Selecting the material for your kitchen fixtures isn’t all about trends and pretty color palettes. Metals come in various finishes, and there can be major practical considerations as well. Try mixing stainless steel with brushed brass for a subtle contrast, as shown here.
For instance, brushed finishes tend to hide fingerprints and light water spotting much better than polished ones. Brass and gold-tone finishes tend to be warmer and more dramatic, while stainless steel and silvery-tone finishes tend to blend into the color palette more but add more sparkle.
There are lots of details to consider, so it’s best to research the pros and cons of a style that you like.
It can also become even trickier when trying to coordinate multiple metal elements.

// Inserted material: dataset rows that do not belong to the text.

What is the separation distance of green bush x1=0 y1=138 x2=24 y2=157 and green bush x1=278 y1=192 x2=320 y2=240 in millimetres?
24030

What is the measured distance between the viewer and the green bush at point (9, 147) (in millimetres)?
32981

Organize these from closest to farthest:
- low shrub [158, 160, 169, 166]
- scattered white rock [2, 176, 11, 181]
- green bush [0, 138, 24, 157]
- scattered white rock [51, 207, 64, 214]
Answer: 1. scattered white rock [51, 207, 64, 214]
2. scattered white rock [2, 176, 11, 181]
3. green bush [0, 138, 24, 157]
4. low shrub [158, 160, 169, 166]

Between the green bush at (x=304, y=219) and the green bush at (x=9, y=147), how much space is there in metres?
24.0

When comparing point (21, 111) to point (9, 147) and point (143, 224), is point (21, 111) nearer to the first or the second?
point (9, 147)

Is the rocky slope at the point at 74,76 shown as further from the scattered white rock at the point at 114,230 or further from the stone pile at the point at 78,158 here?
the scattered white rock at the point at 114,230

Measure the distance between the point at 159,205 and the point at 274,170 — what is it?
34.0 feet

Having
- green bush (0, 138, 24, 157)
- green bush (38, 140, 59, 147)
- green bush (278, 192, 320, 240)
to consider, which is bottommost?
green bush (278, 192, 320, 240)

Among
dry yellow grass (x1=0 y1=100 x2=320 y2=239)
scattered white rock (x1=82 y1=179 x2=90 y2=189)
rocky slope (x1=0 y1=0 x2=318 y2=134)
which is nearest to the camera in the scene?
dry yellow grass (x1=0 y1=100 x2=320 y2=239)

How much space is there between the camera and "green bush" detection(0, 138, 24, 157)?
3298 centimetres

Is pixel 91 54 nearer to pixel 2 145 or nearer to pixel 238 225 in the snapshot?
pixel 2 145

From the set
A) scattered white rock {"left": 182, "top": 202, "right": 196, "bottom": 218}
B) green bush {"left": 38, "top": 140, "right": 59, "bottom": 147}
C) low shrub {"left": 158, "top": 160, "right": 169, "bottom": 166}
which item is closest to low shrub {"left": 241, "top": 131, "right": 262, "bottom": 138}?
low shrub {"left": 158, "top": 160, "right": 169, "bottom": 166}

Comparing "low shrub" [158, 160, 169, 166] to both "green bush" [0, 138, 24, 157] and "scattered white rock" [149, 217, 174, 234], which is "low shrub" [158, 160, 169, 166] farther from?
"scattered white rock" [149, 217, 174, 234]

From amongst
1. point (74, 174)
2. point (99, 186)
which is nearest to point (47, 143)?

It’s usually recommended to choose appliances from the same manufacturer, if possible, especially if they’re situated very close together, because differing product lines can have subtly different finishes that become more apparent once paired together.
Tip: Take one sample of a handle you’re considering (or other metallic element) to an appliance showroom to get an idea for how the different finishes will interact. If the pairing seems off, you can exchange the handle for a different finish.
5. How Will I Mount My Sink?
Choosing an undermount sink or a drop-in model, as shown here, affects more than just the look of the sink itself, so it’s a decision that should be thought through early.
Undermount sinks, like the one pictured, are generally easier for keeping the surrounding countertop area clean because the neater edge of the counter allows you to sweep crumbs and debris directly into the sink without getting caught on a high lip. However, undermounts can’t always be installed in a laminate counter because the counter cutout would leave a raw unfinished edge in the core material.
Knowing what style of sink you prefer will affect what materials are available to you, so it’s best to answer this question as soon as possible and then research from there.
6. What Finish Should My Countertop Have?
Besides choosing what material you want for your counters, backsplash and flooring, you also need to decide the finish of the material itself.
Popular stone materials such as granite and quartz can take on a polished finish, like the one shown here, which gives a hard face and an almost reflective look. A honed finish appears much more soft and organic.
A honed finish, as seen here, also has the advantage of hiding scratches that can stick out in a gleaming polished stone. However, they can be more easily stained if not well-sealed, as the material tends to be more receptive to absorbing oils. Each has its advantages, so you should research your choice and not make a snap decision when meeting with the supplier.
When looking at stone samples, be sure to ask what finishes are available and look at each individually, as the finish can greatly affect the appearance, even radically changing the apparent color. Applying sealant can also darken the appearance to a degree, so you should ask to see a sealed sample — it may be extra work for the supplier, but it will save you a potential surprise on installation day.
7. What Material Should My Toe Kicks Be?
You might assume your toe kick — that small vertical area between your floor and base cabinets — has to match the material of your cabinets. But what if your cabinets aren’t one consistent color? Or what if you’ve used a sparkling white cabinet, but you don’t want the toe kick to get dirty every time it gets, well, kicked?
If your island is a different material from the rest of the cabinets, you can let its toe kick differ from the main cabinets. Another option is to use a third material that ties all the cabinets together: Stainless steel makes a great toe kick if you have stainless appliances or handles, tying the whole palette together.